El artista, hijo de un farmaceútico falangista que murió cuando él tenía seis años, nació en Madrid en 1937, aunque pasó muchas temporadas en un pueblo de León donde le acogían sus abuelos maternos. Empezó como periodista, una querencia que mucho más tarde cristalizaría en una larga trayectoria como escritor.

En 1957 tomó el camino del exilio voluntario en Francia porque España era entonces un país «absolutamente invivible». Entre París y Roma (la ciudad donde más se le respetaba), viviendo a fondo la bohemia, se dedicó a trasladar la realidad a sus creaciones en contra de postulados más vanguardistas que él diseccionaba sin piedad. Allí donde otros exaltaban a Marcel Duchamp, una de sus grandes bestias negras, él desconfiaba terriblemente de esas actitudes que denominaba «caprichosas» si no venían acompañadas de una mirada crítica hacia el mundo.

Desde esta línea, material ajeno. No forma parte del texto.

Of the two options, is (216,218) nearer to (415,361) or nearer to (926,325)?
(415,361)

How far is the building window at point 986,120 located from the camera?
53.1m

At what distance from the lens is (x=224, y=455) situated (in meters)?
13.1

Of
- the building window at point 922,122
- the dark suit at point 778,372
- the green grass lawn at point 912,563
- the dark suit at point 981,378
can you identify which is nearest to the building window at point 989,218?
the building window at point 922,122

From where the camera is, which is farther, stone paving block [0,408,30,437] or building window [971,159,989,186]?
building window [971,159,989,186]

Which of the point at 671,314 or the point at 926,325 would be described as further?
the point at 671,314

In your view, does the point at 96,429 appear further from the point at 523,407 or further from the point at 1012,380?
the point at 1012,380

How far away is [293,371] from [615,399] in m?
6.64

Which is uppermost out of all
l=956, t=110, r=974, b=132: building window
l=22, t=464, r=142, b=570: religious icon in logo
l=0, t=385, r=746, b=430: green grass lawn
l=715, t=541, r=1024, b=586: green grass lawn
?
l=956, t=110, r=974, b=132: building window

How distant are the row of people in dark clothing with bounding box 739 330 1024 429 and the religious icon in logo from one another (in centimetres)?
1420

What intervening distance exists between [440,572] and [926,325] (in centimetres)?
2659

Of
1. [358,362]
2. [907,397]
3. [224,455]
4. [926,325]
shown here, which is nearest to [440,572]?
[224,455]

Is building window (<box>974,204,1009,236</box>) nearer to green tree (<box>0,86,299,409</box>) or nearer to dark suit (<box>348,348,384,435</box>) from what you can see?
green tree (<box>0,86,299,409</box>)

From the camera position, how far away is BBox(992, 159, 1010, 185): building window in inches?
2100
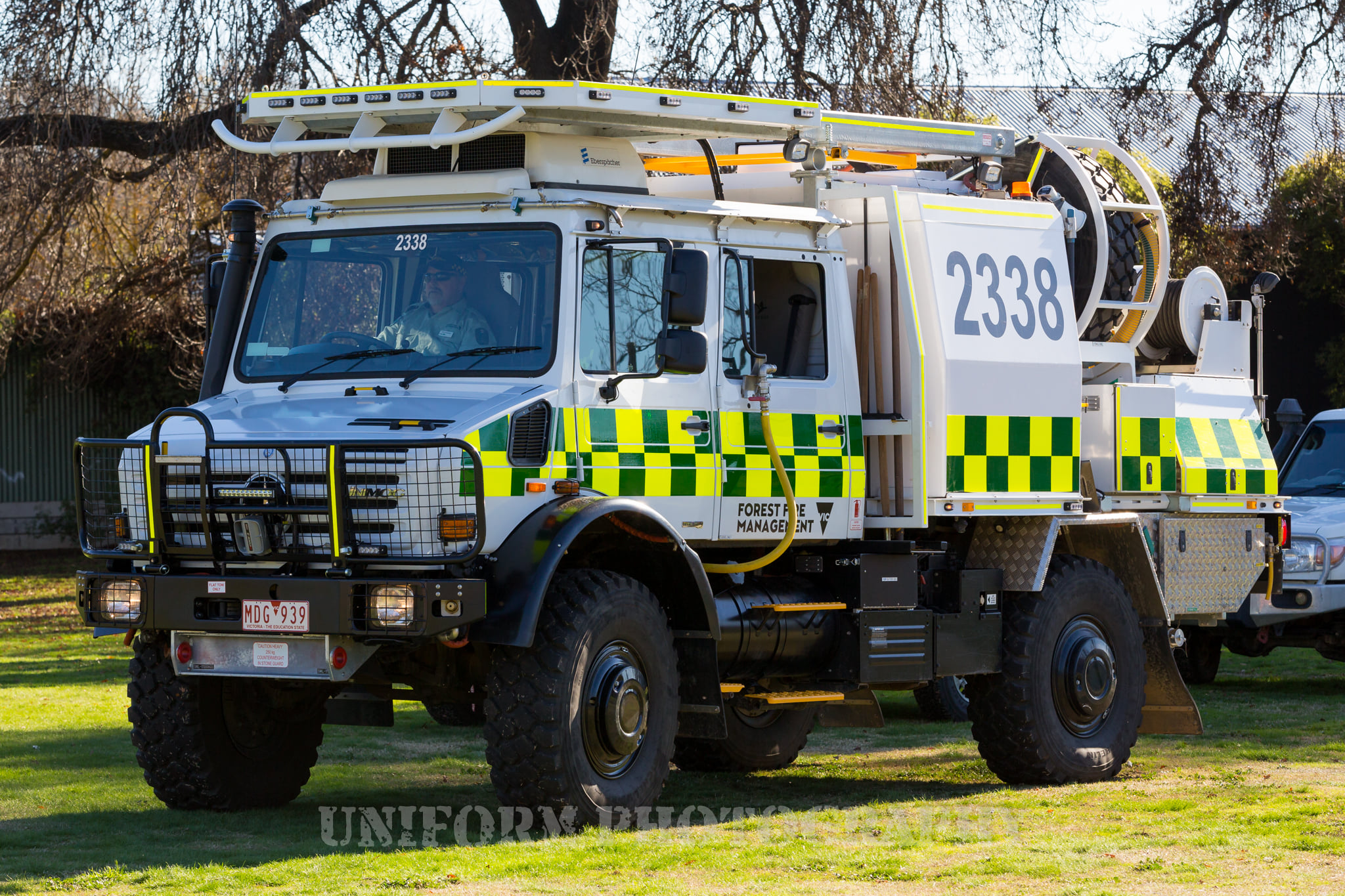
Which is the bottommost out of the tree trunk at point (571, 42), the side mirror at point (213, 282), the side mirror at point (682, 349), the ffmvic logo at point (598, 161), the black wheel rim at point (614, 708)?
the black wheel rim at point (614, 708)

Siempre se mantuvo a la contra. Cuando imperaba la abstracción, él abogada por todo lo contrario.

Le costó mucho ser reconocido en España. Tampoco le importó demasiado. En París, en 1964, en la III Bienal de París, presentó su cuadro Los cuatro dictadores (hoy en el Reina Sofía) que reunía a Franco, Salazar, Hitler y Mussolini y que provocó la protesta del Gobierno español ante Francia. Así no fue raro que un año más tarde la censura le vetara en un exposición en Madrid en la Sala Biosca; él, sabiendo que se encontraba en la lista negra, tuvo que salir rápidamente hacia a París y no pudo ver la fugaz exposición que solo se mantuvo abierta unos días. Años después, en 1974, al ser nombrado comisario de la Bienal de Valencia, fue detenido en esta ciudad y expulsado del país.

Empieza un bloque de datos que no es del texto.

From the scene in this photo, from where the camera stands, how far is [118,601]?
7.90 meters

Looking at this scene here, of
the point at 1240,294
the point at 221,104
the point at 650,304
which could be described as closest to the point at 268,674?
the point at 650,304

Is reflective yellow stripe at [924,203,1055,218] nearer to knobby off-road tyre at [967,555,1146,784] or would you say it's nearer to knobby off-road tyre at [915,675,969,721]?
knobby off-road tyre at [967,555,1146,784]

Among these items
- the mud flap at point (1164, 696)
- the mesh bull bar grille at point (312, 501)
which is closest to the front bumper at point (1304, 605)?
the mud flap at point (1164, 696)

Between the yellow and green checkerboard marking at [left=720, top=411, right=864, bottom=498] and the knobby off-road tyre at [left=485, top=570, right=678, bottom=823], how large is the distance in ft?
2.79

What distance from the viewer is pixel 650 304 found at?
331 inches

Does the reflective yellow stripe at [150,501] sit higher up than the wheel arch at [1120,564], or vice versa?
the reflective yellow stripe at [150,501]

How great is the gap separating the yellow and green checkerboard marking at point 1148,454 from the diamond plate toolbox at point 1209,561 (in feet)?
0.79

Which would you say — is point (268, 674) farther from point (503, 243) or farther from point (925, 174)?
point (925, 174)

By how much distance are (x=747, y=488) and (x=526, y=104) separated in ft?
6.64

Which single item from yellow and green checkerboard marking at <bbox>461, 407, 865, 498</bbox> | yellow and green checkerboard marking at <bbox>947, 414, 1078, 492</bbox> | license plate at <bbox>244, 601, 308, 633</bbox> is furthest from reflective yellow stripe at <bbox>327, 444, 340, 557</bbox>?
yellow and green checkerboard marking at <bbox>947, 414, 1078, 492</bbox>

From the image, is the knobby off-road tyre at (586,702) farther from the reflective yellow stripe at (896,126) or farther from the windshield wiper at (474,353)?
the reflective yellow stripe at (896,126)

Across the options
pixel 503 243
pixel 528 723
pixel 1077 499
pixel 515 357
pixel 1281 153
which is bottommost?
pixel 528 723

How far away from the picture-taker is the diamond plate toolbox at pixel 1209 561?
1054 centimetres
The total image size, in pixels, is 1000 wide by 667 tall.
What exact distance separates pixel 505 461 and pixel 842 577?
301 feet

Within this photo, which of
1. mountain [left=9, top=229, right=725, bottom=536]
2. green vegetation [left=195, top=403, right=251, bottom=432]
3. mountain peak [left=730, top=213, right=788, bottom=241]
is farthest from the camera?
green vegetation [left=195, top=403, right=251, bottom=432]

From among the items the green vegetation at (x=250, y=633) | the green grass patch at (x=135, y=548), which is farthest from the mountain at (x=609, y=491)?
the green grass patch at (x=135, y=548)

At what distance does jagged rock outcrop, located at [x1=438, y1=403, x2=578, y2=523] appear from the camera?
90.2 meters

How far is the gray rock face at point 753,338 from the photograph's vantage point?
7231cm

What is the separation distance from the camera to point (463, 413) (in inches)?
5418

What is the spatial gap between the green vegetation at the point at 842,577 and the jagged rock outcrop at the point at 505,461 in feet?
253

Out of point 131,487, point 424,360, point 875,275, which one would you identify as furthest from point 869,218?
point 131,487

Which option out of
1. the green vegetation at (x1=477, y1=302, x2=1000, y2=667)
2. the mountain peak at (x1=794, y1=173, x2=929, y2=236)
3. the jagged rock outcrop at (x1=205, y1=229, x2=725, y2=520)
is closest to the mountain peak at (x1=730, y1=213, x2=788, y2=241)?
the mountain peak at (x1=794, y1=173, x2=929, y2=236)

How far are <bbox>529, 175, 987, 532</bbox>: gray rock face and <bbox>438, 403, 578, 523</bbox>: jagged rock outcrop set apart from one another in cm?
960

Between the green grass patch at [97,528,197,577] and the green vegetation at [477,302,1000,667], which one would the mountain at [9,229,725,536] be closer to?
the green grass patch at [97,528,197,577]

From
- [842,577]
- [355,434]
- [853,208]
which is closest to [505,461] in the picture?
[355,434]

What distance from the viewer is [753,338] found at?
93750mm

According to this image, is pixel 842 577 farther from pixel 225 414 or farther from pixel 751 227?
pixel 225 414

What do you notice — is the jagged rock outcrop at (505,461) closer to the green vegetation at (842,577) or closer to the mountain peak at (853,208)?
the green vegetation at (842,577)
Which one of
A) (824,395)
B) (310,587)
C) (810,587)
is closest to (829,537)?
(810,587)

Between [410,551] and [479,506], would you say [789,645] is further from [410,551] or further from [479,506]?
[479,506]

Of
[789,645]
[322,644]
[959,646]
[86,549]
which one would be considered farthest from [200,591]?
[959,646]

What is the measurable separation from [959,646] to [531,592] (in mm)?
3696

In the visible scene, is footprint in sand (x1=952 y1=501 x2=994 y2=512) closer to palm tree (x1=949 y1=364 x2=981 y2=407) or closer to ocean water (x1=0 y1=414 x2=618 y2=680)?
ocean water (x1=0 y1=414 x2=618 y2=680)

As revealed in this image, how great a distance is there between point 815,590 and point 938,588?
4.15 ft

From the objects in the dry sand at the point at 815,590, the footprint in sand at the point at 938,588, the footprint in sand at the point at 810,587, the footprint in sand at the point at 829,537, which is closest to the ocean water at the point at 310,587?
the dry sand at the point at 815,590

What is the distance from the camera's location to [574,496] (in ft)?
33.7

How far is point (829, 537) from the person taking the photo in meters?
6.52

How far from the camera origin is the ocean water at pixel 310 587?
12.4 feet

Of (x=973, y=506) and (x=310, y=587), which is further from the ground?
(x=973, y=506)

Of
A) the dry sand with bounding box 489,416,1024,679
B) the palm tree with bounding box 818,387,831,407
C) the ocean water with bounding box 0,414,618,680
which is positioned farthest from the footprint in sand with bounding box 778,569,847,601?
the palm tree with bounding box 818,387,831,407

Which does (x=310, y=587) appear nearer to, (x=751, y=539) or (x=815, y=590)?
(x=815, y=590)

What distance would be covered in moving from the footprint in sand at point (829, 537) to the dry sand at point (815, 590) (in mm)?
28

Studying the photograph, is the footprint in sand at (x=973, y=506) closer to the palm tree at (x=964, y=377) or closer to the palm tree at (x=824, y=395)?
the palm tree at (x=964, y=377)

EL REGRESO A ESPAÑA / En 1976 y con la muerte de Franco recuperó su pasaporte y tras comprobar que la democracia ya no tenía vuelta atrás regresó a su país donde apenas había expuesto. Del desconocimiento a la gloria: rápidamente adquirió una gran proyección en el circuito artístico. La contundencia de su arte y su fuerte personalidad le ayudaron. Y así, en 1982 recibió el Premio Nacional de Artes Plásticas. Actualmente, sus obras están en los más importantes museos de arte moderno. Gran amante de los toros y del boxeo, entre sus libros se cuentan Panamá Al Brown (1982), una biografía de dicho púgil, y Sardinas en aceite (1990), además de múltiples ensayos de crítica de arte. En el 2009 publicó sus memorias, Minuta para un testamento.

Arroyo no se atuvo a una única disciplina. Gran amante del teatro, también destacó como escenógrafo e ilustrador. En sus cuadros, entre los que destacan Carmen Amaya friendo sardinas en el Waldorf Astoria y Vivir y dejar morir, predomina la expresión frente al virtuosismo, y la apuesta estética intencional con aprovechamiento del color en su plasmación más pop. El cómic y la fotografía son fuente de inspiración en sus cuadros que muestran escenas de lo cotidiano trufadas de reivindicación social y política. Entre sus últimas exposiciones se encuentra la reunida en París en octubre del 2015, una muestra sobre sus mejores retratos de los últimos 50 años de su vida.